Climate change and creaky infrastructure were blamed Friday for the scale of the impact from floods tearing through New York City when remnants of Hurricane Ida swept across the US northeast, killing at least 47 people.
“We are in a whole different world,” New York Mayor Bill de Blasio said after the flash floods. “This is a different challenge.”
Record rain turned streets into rivers and shut down subway services as water cascaded onto tracks. Nearly a dozen people drowned in basement apartments.
The extreme weather, combined with a lack of preparation, stretched the United States’ biggest city to breaking point.
“It’s no big surprise that the city seems to break down every time there’s a big storm,” said Jonathan Bowles, executive director of the think-tank Center for an Urban Future.
“The city’s infrastructure hasn’t kept pace with the population growth that New York’s had in the last couple of decades, let alone the increasing ferocity of storms, and rising sea levels that have come with climate change,” Bowles said.
While there has been a lot of investment in big projects — train stations, airports, new bridges — less funding has gone to “unsexy” projects such as sewer lines and water mains, he said.
Nicole Gelinas, an urban economics expert at the Manhattan Institute, another think-tank, said New York’s infrastructure “was not built for seven inches of rainfall in a few hours.”

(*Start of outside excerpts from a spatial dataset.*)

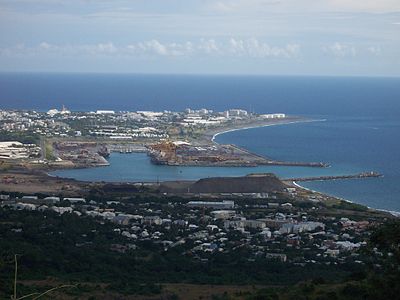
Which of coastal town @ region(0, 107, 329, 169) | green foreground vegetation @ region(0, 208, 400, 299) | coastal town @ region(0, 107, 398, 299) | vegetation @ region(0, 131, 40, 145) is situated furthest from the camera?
vegetation @ region(0, 131, 40, 145)

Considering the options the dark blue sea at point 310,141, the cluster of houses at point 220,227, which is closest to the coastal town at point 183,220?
the cluster of houses at point 220,227

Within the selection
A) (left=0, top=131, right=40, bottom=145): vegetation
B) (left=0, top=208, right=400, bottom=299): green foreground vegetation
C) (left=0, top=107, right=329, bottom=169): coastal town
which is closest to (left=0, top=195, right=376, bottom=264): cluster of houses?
(left=0, top=208, right=400, bottom=299): green foreground vegetation

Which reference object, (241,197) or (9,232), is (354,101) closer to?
(241,197)

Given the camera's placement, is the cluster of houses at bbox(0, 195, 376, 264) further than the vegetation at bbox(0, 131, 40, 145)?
No

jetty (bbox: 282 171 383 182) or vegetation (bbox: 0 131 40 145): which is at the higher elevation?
vegetation (bbox: 0 131 40 145)

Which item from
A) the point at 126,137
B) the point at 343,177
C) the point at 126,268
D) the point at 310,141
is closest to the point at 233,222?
the point at 126,268

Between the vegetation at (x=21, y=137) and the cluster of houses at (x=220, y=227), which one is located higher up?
the vegetation at (x=21, y=137)

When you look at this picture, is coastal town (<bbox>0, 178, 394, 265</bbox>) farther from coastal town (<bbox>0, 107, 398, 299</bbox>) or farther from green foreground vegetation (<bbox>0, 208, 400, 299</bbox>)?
green foreground vegetation (<bbox>0, 208, 400, 299</bbox>)

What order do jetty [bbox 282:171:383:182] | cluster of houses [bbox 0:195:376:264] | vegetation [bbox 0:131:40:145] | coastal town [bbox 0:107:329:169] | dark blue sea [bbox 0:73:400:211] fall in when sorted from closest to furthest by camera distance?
1. cluster of houses [bbox 0:195:376:264]
2. dark blue sea [bbox 0:73:400:211]
3. jetty [bbox 282:171:383:182]
4. coastal town [bbox 0:107:329:169]
5. vegetation [bbox 0:131:40:145]

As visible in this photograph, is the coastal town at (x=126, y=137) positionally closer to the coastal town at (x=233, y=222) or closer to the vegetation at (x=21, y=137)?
the vegetation at (x=21, y=137)

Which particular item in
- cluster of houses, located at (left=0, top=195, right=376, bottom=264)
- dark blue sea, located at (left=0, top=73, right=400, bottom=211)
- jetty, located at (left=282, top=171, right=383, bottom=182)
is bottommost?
cluster of houses, located at (left=0, top=195, right=376, bottom=264)

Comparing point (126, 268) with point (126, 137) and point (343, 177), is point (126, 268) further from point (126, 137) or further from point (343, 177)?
point (126, 137)

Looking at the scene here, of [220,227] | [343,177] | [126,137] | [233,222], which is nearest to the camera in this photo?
[220,227]
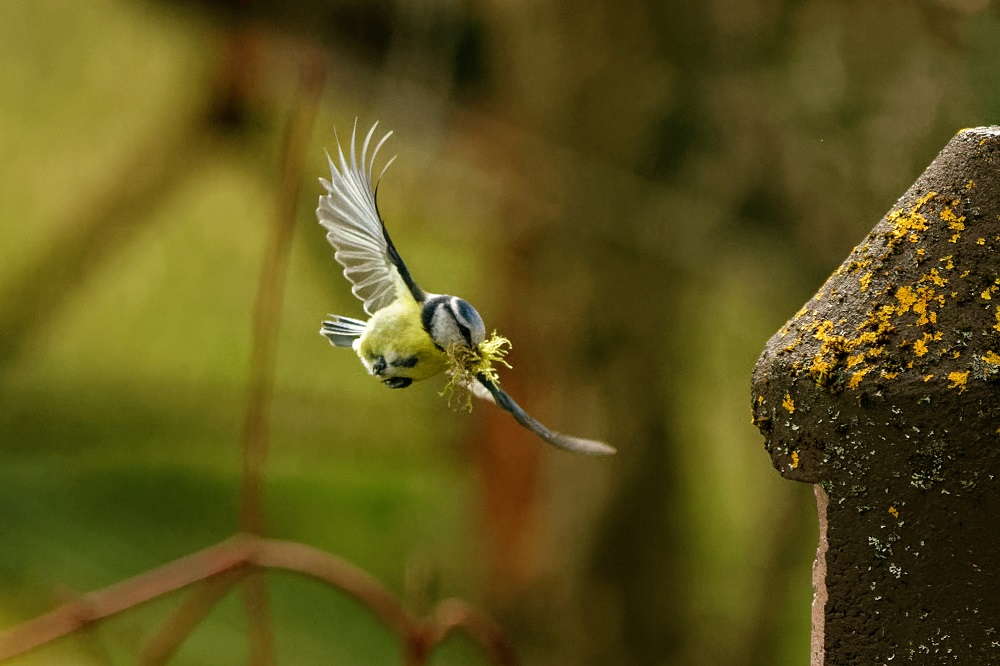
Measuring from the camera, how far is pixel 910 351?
1.65 feet

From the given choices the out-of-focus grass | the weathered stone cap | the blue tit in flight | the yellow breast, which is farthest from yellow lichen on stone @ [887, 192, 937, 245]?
the out-of-focus grass

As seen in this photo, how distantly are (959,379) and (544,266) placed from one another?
5.85 ft

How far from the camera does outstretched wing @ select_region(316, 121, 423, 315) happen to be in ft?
2.33

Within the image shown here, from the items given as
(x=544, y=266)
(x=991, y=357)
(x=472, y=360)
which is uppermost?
(x=991, y=357)

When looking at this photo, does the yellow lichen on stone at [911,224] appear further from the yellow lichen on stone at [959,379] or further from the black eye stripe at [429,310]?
the black eye stripe at [429,310]

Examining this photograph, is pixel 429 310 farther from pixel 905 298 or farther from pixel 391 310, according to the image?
pixel 905 298

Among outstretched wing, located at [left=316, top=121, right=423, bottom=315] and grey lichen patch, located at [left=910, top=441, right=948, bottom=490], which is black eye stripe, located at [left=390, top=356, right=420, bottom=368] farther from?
grey lichen patch, located at [left=910, top=441, right=948, bottom=490]

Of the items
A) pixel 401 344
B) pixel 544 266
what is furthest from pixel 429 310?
pixel 544 266

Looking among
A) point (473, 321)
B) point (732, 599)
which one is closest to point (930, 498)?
point (473, 321)

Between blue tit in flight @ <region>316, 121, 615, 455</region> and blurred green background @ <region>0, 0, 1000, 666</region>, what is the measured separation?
1.56ft

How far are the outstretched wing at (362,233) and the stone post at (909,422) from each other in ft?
0.95

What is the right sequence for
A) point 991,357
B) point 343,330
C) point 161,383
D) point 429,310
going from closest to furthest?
point 991,357 < point 429,310 < point 343,330 < point 161,383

Drains for the city’s sewer system get clogged, Gelinas said, and “there’s not enough green space to catch some of the water before it runs into the drains.
“So some of these avenues, they become canals when there’s a big storm.”
New York, New Jersey and Pennsylvania were the hardest hit by Ida, which ravaged the southern state of Louisiana and the Gulf Coast earlier in the week before sweeping northeast.
President Joe Biden, who has made threats from climate change a priority, flew to Louisiana, where more than 800,000 people remained without power after Ida made landfall as a Category 4 storm.
He said costly improvements to the levee system around New Orleans after the far deadlier Hurricane Katrina in 2005 had proved their worth in preventing more catastrophic damage this time.
Similarly transformative infrastructure projects — rather than simply rebuilding — will have to become the new norm, he said, pushing for passage of his giant $3.5 trillion infrastructure bill in Congress.
“Things have changed so drastically in terms of the environment, you’ve already crossed a certain threshold,” he said.
“You can’t build back a road, a highway or a bridge to what it was before.”
Like a ‘jungle’
New Jersey Governor Phil Murphy said Storm Ida had left 25 people dead in his state, most of them “individuals who got caught in their vehicles.”
Thirteen deaths were reported in New York City, including 11 victims who could not escape their basements, police said.
Three people were killed in the New York suburb of Westchester, while another five died in Pennsylvania and one — a state trooper — in Connecticut, officials said.
“I’m 50 years old and I’ve never seen that much rain ever,” said Metodija Mihajlov, whose Manhattan restaurant basement was flooded with three inches of water.
“It was like living in the jungle, like tropical rain. Unbelievable. Everything is so strange this year,” Mihajlov told AFP.
The National Weather Service recorded 3.15 inches of rain in New York’s Central Park in just an hour — beating a record set just last month during Storm Henri.
The US Open tennis tournament was halted as howling wind and rain blew under the corners of the Louis Armstrong Stadium roof.
It is rare for such storms to strike America’s northeastern seaboard and comes as the surface layer of oceans warms due to climate change.
The warming is causing cyclones to become more powerful and carry more water, posing an increasing threat to the world’s coastal communities, scientists say.
“Global warming is upon us and it’s going to get worse and worse and worse unless we do something about it,” said New York Senator Chuck Schumer.